Some people can have a great best friend relationship with their partner and feel emotionally connected, but the sex is kaput. They need to develop a sexual relationship with themselves and with each other and have a better understanding about what they want and need. We have this cultural belief that if we love each other and we have a strong life together the sex should just come naturally. And it just doesn’t for many, many people, whether you have a chronic illness or not. Maybe it does for the first five years, but then you have kids, or you lose a job, or you have medical bills, somebody gets sick and then there are all these barriers to intimacy. I work on the emotional part and the sexual part of the relationship in tandem. They go hand in hand — you can’t pull them apart.

InforMS: How do you find a therapist to help with intimacy issues? Is what you do covered by insurance?

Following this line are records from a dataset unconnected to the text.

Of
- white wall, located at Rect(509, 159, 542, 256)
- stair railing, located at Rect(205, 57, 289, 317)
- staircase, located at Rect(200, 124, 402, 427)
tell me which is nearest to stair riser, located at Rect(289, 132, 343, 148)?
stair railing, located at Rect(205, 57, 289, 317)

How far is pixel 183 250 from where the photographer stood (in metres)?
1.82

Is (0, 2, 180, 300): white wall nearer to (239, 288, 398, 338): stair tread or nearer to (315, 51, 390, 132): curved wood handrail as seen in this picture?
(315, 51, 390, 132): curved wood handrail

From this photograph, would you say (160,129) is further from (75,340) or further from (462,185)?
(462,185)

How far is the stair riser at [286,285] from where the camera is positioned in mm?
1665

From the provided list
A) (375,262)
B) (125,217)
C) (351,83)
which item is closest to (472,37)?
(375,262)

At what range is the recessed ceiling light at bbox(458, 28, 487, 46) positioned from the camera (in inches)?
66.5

JG: Sex therapy is a sub-specialty. Because of that, therapists may not be on insurance panels. One place to go to find a qualified therapist is the American Association of Sexuality Educators, Counselors and therapists or aasect.org. It is an international organization. People on that list go through a lot of additional training and supervision and consultation and they are reputable. If you are considering someone who is not a certified sex therapist, ask questions. What percentage of your work is focused on issues related to sex and intimacy? What kind of special or advanced training do you have in these issues? How do you work with people who are feeling stuck in their sex lives? Start there.

Jenny Glick is a licensed marriage and family therapist who holds a Master of Arts is Women’s Studies from the University of Arizona.